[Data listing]
>>

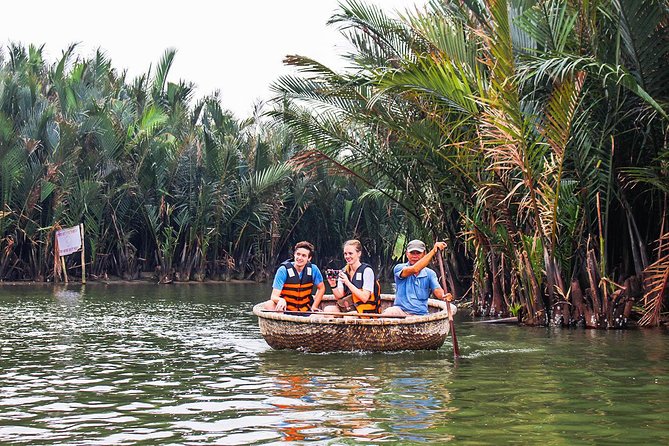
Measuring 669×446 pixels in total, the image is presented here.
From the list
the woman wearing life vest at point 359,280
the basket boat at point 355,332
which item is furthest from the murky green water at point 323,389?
the woman wearing life vest at point 359,280

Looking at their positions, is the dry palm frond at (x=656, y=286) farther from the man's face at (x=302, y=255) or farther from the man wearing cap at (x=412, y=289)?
the man's face at (x=302, y=255)

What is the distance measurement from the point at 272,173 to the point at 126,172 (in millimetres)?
4124

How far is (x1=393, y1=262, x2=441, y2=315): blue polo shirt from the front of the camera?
1218cm

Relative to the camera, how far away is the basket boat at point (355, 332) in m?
11.2

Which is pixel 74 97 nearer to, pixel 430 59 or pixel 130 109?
pixel 130 109

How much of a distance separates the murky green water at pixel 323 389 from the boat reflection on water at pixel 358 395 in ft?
0.06

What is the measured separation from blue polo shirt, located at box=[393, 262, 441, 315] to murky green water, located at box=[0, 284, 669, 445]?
0.61 metres

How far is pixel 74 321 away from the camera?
1581cm

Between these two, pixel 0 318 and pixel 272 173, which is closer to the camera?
pixel 0 318

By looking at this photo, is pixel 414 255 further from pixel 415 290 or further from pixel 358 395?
pixel 358 395

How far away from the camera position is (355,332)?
11.2 meters

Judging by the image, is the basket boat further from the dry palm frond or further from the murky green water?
the dry palm frond

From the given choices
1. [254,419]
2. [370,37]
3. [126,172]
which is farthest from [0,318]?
[126,172]

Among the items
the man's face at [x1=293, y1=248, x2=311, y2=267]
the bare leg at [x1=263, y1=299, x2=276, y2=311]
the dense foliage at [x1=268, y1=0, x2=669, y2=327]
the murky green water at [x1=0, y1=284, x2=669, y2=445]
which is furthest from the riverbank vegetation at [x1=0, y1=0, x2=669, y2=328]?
the bare leg at [x1=263, y1=299, x2=276, y2=311]
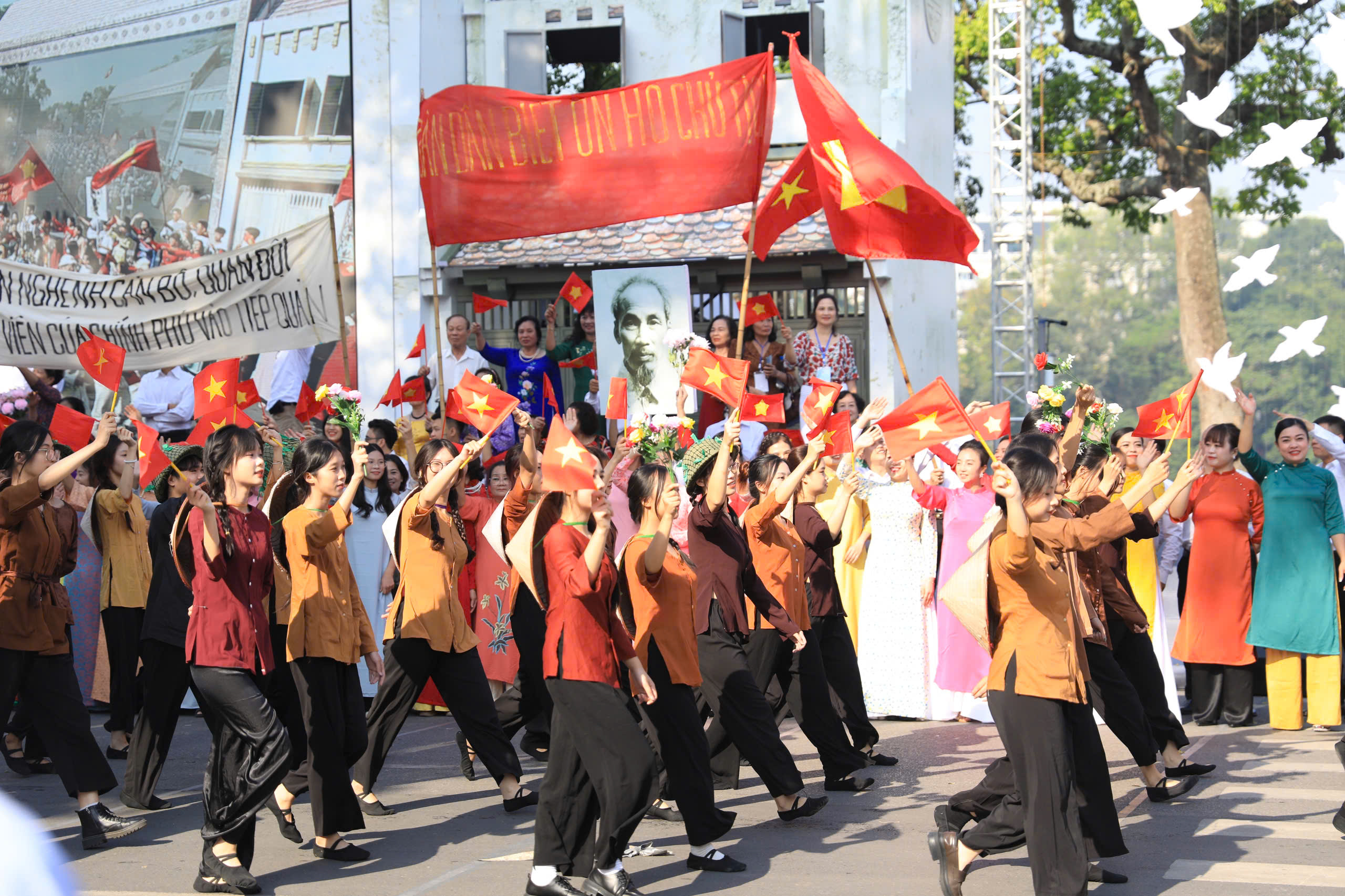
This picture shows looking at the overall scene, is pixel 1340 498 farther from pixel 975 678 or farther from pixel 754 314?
pixel 754 314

<<

#### GIVEN PROBLEM
Rewrite the data as a two-column CSV, starting with the line that contains "Among the items" and going on through the end of the data. Use the columns text and answer, with one row for each text and its answer, each value in its own quoted field and line breaks turned into spaces. Leave the pictures out.

#### EXPECTED ANSWER
text,answer
"Among the items the man's face at [x1=293, y1=248, x2=311, y2=267] the bare leg at [x1=263, y1=299, x2=276, y2=311] the dense foliage at [x1=268, y1=0, x2=669, y2=327] the murky green water at [x1=0, y1=284, x2=669, y2=445] which is furthest from the riverbank vegetation at [x1=0, y1=0, x2=669, y2=328]?","the bare leg at [x1=263, y1=299, x2=276, y2=311]"
"This picture shows looking at the overall scene, is pixel 1340 498 farther from pixel 975 678 or farther from pixel 754 314?","pixel 754 314"